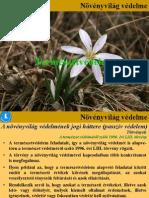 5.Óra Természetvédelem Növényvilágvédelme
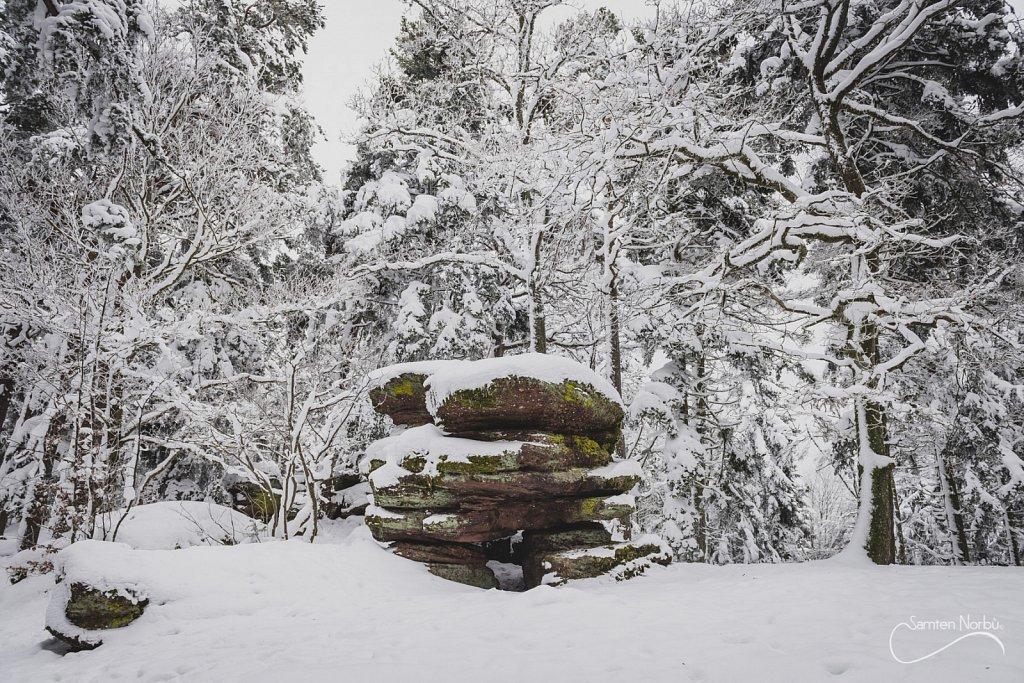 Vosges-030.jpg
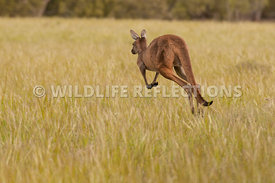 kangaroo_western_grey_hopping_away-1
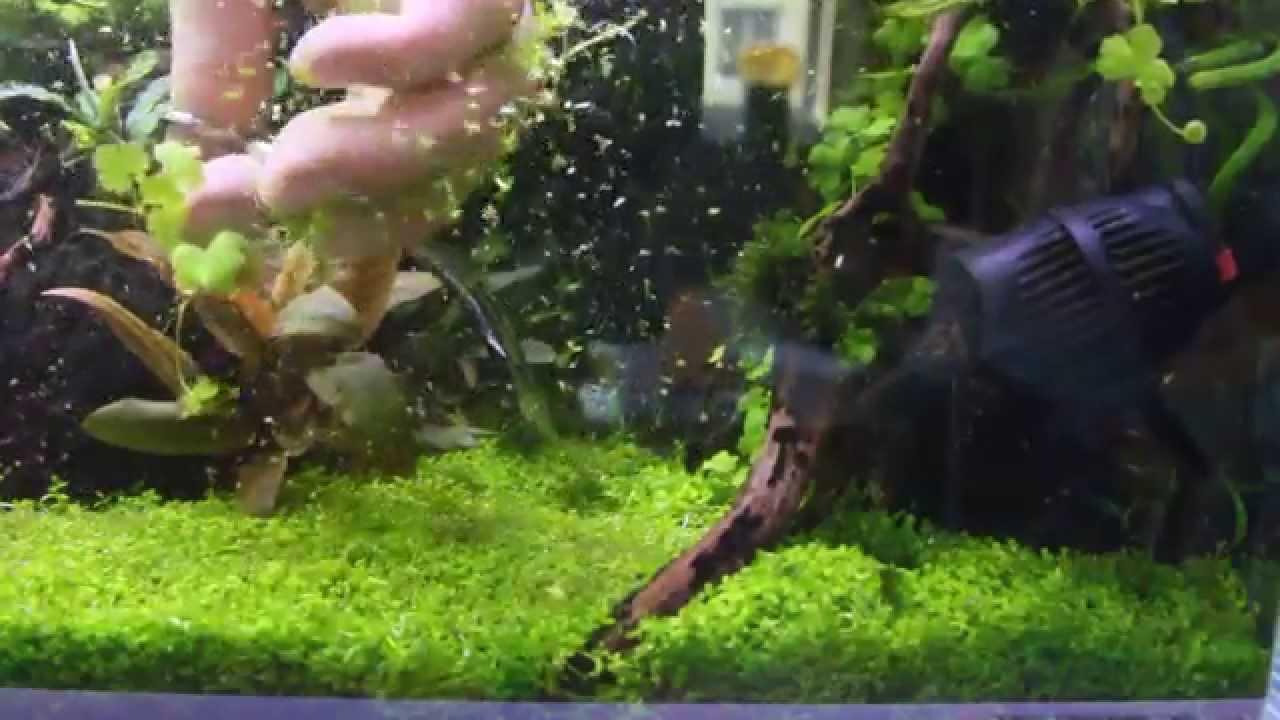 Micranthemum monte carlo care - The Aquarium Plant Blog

━━━━━━━━━━━━━━━━━━━━

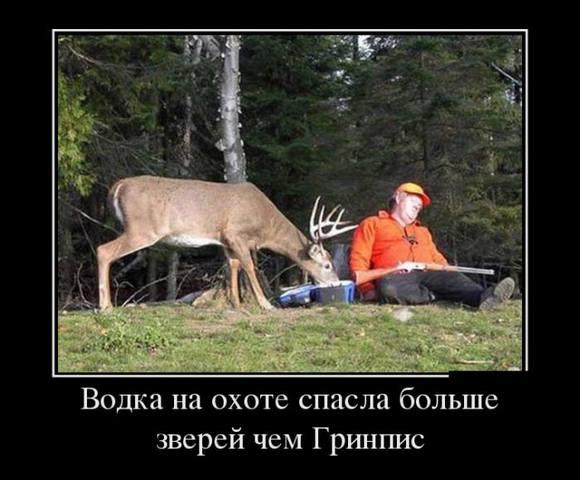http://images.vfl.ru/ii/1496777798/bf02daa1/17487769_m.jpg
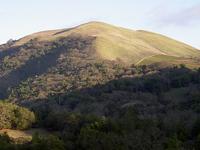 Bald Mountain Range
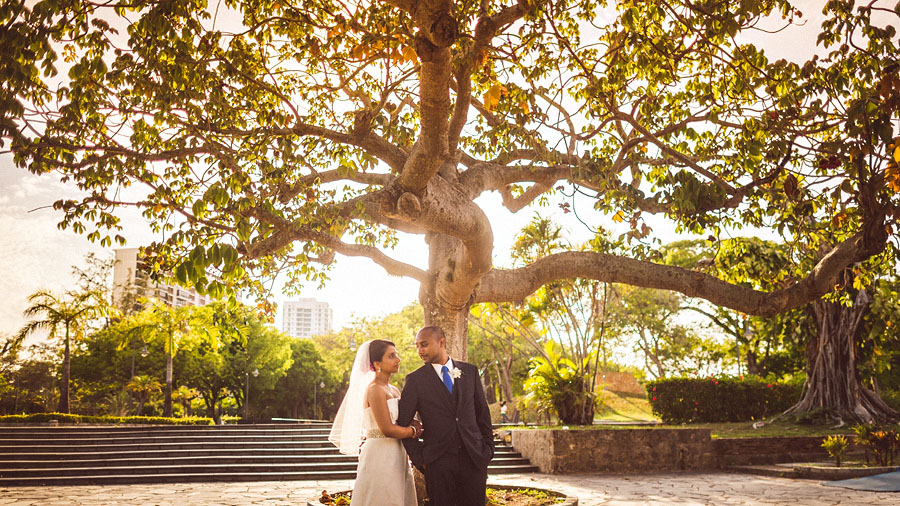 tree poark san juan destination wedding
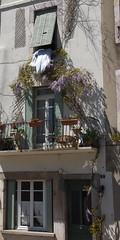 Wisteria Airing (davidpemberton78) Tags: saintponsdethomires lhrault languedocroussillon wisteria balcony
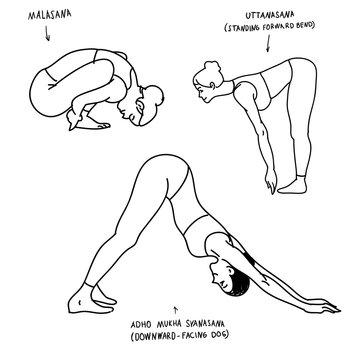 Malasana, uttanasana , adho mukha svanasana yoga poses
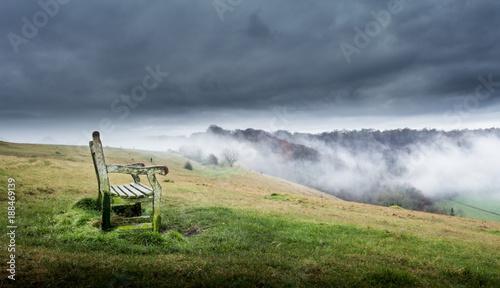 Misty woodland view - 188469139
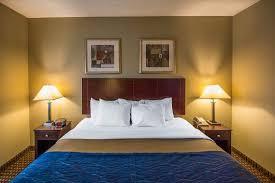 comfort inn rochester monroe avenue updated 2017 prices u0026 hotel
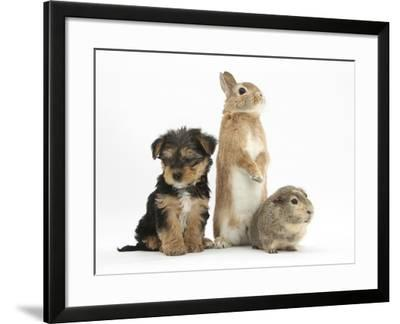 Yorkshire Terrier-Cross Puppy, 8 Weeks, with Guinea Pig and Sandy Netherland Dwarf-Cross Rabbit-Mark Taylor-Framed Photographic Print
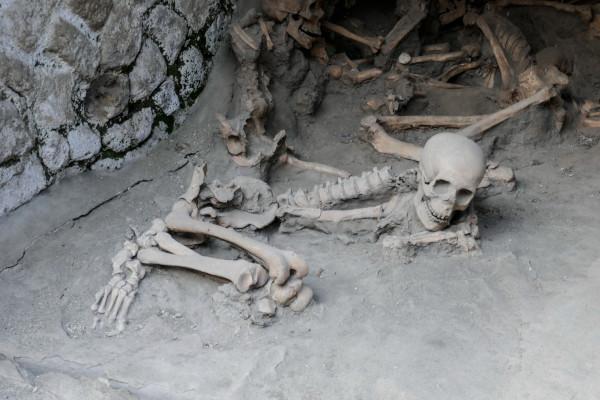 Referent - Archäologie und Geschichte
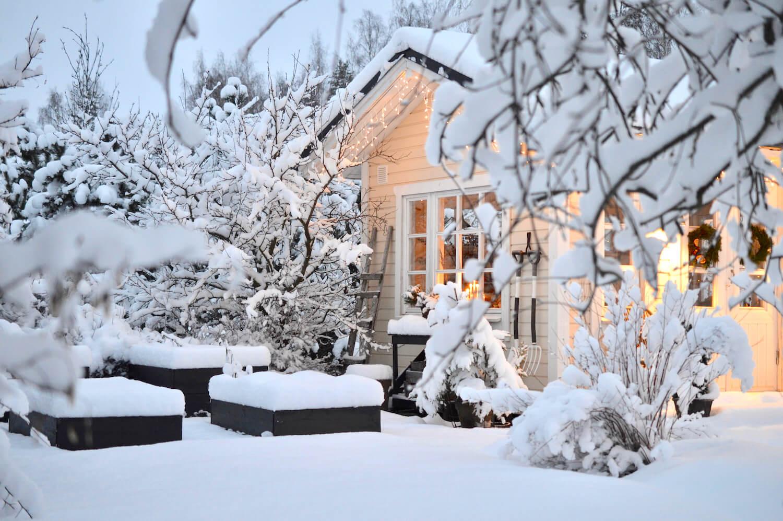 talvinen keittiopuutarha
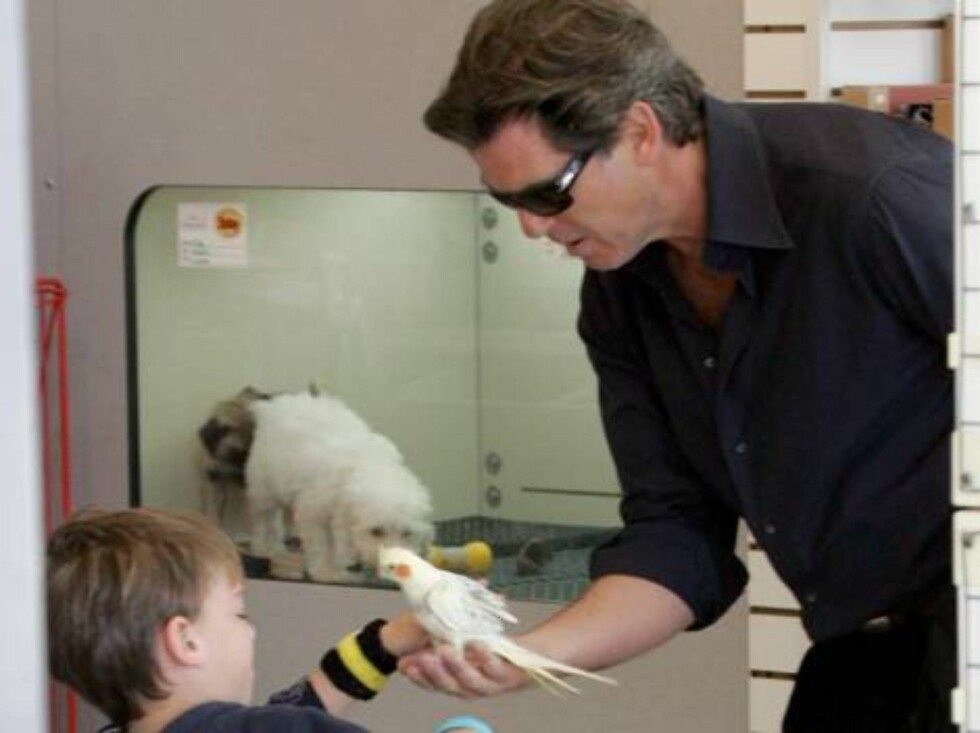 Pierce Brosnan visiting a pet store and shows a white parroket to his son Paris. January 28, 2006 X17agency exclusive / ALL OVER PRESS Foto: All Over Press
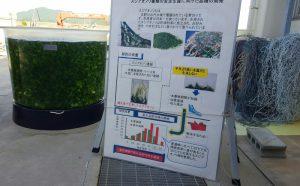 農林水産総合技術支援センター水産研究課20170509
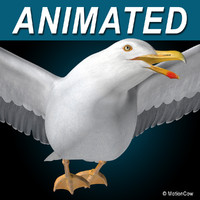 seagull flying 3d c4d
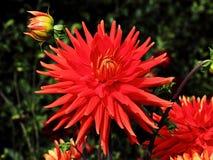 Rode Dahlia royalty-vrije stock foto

━━━━━━━━━━━━━━━━━━━━

== Required work ==
Start with the line above containing "kangaroo_western_grey_hopping_away-1" and end with the line containing "Micranthemum monte carlo". Set down that stretch exactly, without any pictures.

== Output for this exercise ==
 kangaroo_western_grey_hopping_away-1
 Micranthemum monte carlo care - The Aquarium Plant Blog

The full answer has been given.